## Begin PROVIDED MATERIAL

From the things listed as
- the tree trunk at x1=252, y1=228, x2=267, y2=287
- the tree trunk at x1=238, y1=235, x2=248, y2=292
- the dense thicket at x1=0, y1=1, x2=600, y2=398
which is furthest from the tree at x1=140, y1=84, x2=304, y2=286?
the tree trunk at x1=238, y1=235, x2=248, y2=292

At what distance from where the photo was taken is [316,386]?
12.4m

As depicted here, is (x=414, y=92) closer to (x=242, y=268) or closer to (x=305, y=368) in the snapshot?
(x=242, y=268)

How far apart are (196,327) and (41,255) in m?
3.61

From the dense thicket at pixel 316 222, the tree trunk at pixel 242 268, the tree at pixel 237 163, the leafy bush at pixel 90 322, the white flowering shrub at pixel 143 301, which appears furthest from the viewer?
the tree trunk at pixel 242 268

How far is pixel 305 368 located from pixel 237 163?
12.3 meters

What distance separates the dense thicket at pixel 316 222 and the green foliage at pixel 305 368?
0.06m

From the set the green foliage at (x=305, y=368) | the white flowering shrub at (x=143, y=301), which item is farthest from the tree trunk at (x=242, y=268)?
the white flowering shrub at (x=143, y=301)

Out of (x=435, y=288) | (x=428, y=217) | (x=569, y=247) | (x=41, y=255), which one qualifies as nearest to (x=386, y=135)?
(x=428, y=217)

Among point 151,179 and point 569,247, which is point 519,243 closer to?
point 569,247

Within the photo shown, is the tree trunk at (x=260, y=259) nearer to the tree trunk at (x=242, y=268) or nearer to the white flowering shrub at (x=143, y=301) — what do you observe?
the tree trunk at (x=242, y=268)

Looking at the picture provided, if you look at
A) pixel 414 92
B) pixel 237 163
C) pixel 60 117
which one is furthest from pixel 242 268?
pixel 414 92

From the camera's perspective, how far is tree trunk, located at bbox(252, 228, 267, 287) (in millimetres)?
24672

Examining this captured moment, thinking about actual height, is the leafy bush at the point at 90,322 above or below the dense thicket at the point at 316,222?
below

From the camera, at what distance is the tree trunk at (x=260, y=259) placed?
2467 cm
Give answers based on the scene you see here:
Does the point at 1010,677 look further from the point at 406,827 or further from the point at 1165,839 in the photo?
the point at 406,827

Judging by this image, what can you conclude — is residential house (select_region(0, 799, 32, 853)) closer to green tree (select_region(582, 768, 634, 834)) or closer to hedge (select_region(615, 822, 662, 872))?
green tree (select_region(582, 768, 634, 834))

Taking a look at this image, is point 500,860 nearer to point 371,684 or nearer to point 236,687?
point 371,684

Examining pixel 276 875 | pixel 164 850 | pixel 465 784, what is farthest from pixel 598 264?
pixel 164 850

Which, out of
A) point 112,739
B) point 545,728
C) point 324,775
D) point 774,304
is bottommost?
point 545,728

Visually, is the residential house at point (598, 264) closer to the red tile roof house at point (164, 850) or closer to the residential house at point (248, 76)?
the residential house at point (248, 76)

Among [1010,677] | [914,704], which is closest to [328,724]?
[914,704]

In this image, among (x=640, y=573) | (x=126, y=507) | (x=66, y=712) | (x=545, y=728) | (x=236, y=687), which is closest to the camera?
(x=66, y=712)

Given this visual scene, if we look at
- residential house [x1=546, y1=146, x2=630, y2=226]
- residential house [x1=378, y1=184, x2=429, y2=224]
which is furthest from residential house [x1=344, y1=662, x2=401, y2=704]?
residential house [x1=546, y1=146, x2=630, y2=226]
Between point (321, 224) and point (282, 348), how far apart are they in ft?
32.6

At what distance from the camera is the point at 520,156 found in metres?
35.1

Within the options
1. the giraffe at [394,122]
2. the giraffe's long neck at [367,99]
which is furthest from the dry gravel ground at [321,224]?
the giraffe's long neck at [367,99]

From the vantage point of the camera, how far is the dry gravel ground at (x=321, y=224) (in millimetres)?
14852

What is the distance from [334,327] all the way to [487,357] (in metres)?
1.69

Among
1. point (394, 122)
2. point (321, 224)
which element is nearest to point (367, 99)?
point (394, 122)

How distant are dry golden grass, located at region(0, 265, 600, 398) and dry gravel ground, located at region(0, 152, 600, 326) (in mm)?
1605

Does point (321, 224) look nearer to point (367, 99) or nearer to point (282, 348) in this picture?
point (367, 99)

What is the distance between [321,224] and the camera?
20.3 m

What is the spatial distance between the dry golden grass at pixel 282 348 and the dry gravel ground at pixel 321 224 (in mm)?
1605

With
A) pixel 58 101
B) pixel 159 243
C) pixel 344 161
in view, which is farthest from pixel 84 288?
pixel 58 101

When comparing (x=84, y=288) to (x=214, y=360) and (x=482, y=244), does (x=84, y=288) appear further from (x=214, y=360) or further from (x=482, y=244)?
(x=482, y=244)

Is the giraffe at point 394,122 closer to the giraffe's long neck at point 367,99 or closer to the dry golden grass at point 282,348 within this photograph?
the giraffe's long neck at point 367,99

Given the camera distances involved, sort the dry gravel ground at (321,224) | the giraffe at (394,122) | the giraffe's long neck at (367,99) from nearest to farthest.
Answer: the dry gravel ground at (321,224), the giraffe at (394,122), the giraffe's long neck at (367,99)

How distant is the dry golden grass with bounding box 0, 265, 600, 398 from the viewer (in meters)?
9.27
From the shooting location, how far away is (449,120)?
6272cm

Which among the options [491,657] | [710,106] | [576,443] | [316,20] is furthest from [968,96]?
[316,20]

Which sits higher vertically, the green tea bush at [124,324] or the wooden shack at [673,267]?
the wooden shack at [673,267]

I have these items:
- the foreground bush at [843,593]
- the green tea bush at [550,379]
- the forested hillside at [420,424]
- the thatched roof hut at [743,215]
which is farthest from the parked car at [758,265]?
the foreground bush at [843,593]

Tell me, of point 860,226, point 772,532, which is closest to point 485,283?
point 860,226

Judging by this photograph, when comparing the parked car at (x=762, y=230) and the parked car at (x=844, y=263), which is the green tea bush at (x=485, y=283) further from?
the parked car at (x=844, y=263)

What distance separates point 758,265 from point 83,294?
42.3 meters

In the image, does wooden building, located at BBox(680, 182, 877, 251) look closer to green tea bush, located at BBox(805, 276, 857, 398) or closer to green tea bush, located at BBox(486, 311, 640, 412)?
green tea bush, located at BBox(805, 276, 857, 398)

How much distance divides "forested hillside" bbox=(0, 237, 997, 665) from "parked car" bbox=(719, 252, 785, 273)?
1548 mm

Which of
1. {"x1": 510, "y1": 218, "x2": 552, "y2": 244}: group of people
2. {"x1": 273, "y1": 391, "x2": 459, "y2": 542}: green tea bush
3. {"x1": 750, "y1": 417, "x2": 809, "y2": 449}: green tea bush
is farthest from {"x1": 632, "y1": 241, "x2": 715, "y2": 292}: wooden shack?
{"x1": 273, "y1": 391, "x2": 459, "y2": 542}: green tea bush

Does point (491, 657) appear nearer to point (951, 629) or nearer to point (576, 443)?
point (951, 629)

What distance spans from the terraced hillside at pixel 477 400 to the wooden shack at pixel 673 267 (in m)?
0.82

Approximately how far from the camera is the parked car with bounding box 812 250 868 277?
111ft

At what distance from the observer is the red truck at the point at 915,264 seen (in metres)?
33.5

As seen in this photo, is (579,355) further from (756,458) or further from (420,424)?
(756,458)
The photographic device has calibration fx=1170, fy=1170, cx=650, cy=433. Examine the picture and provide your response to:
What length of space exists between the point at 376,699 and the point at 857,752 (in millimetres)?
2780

## End PROVIDED MATERIAL

*REQUIREMENT*:
Extract, unchanged, the closing run of lines that opens with the line containing "Tell me, of" and ends with the last line.

*ANSWER TO THE EXERCISE*:
Tell me, of point 860,226, point 772,532, which is closest to point 485,283?
point 860,226

Judging by this photograph, when comparing the parked car at (x=762, y=230) and the parked car at (x=844, y=263), which is the green tea bush at (x=485, y=283) further from?
the parked car at (x=844, y=263)

What distance separates point 758,265 from point 83,294?
42.3 meters

In the image, does wooden building, located at BBox(680, 182, 877, 251) look closer to green tea bush, located at BBox(805, 276, 857, 398) or closer to green tea bush, located at BBox(486, 311, 640, 412)?
green tea bush, located at BBox(805, 276, 857, 398)

How much distance divides "forested hillside" bbox=(0, 237, 997, 665) from "parked car" bbox=(719, 252, 785, 273)?
1548 mm

Which of
1. {"x1": 510, "y1": 218, "x2": 552, "y2": 244}: group of people
2. {"x1": 273, "y1": 391, "x2": 459, "y2": 542}: green tea bush
3. {"x1": 750, "y1": 417, "x2": 809, "y2": 449}: green tea bush
is farthest from {"x1": 632, "y1": 241, "x2": 715, "y2": 292}: wooden shack?
{"x1": 273, "y1": 391, "x2": 459, "y2": 542}: green tea bush

Does point (491, 657) appear nearer to point (951, 629) or nearer to point (576, 443)?
point (951, 629)

What distance spans from the terraced hillside at pixel 477 400 to the wooden shack at pixel 673 267 (in m)?
0.82

Approximately how far from the camera is the parked car with bounding box 812 250 868 277?
111ft

At what distance from the observer is the red truck at the point at 915,264 seen (in metres)?
33.5

As seen in this photo, is (579,355) further from (756,458) or further from (420,424)?
(756,458)
The photographic device has calibration fx=1170, fy=1170, cx=650, cy=433. Examine the picture and provide your response to:
What length of space exists between the point at 376,699 and the point at 857,752 (in millimetres)?
2780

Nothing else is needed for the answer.